#### [Short web captions]
* * * * * * *

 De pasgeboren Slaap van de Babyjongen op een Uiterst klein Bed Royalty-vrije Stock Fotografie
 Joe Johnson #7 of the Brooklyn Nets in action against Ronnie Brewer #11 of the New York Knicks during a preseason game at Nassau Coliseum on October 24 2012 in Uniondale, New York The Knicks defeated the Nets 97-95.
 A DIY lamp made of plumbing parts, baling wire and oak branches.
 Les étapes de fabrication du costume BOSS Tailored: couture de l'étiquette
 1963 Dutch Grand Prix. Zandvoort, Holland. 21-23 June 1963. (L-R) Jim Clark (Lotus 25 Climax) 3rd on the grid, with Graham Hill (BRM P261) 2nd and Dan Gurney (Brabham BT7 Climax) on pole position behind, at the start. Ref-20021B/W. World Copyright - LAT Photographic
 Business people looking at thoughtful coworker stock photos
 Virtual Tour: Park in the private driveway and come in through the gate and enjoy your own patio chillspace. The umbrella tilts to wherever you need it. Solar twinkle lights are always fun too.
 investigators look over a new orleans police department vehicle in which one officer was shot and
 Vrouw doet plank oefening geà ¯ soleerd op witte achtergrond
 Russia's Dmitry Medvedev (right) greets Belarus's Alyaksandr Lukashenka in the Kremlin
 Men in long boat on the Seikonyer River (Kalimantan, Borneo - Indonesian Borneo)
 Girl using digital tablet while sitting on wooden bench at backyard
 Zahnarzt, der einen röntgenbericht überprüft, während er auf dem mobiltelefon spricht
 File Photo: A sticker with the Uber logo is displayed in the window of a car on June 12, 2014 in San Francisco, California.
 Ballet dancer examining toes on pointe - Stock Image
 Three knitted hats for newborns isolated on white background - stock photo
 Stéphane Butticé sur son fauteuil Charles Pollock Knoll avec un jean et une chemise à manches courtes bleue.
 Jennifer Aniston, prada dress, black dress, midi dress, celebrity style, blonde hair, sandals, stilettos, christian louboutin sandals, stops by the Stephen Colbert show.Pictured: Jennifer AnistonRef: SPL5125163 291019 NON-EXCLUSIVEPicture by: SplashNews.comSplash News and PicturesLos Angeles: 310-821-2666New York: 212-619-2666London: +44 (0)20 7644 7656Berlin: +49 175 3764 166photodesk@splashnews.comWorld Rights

* * * * * * *

#### [Brief]
All the entries above need to be repeated word for word.

#### [Reply to the task]
 De pasgeboren Slaap van de Babyjongen op een Uiterst klein Bed Royalty-vrije Stock Fotografie
 Joe Johnson #7 of the Brooklyn Nets in action against Ronnie Brewer #11 of the New York Knicks during a preseason game at Nassau Coliseum on October 24 2012 in Uniondale, New York The Knicks defeated the Nets 97-95.
 A DIY lamp made of plumbing parts, baling wire and oak branches.
 Les étapes de fabrication du costume BOSS Tailored: couture de l'étiquette
 1963 Dutch Grand Prix. Zandvoort, Holland. 21-23 June 1963. (L-R) Jim Clark (Lotus 25 Climax) 3rd on the grid, with Graham Hill (BRM P261) 2nd and Dan Gurney (Brabham BT7 Climax) on pole position behind, at the start. Ref-20021B/W. World Copyright - LAT Photographic
 Business people looking at thoughtful coworker stock photos
 Virtual Tour: Park in the private driveway and come in through the gate and enjoy your own patio chillspace. The umbrella tilts to wherever you need it. Solar twinkle lights are always fun too.
 investigators look over a new orleans police department vehicle in which one officer was shot and
 Vrouw doet plank oefening geà ¯ soleerd op witte achtergrond
 Russia's Dmitry Medvedev (right) greets Belarus's Alyaksandr Lukashenka in the Kremlin
 Men in long boat on the Seikonyer River (Kalimantan, Borneo - Indonesian Borneo)
 Girl using digital tablet while sitting on wooden bench at backyard
 Zahnarzt, der einen röntgenbericht überprüft, während er auf dem mobiltelefon spricht
 File Photo: A sticker with the Uber logo is displayed in the window of a car on June 12, 2014 in San Francisco, California.
 Ballet dancer examining toes on pointe - Stock Image
 Three knitted hats for newborns isolated on white background - stock photo
 Stéphane Butticé sur son fauteuil Charles Pollock Knoll avec un jean et une chemise à manches courtes bleue.
 Jennifer Aniston, prada dress, black dress, midi dress, celebrity style, blonde hair, sandals, stilettos, christian louboutin sandals, stops by the Stephen Colbert show.Pictured: Jennifer AnistonRef: SPL5125163 291019 NON-EXCLUSIVEPicture by: SplashNews.comSplash News and PicturesLos Angeles: 310-821-2666New York: 212-619-2666London: +44 (0)20 7644 7656Berlin: +49 175 3764 166photodesk@splashnews.comWorld Rights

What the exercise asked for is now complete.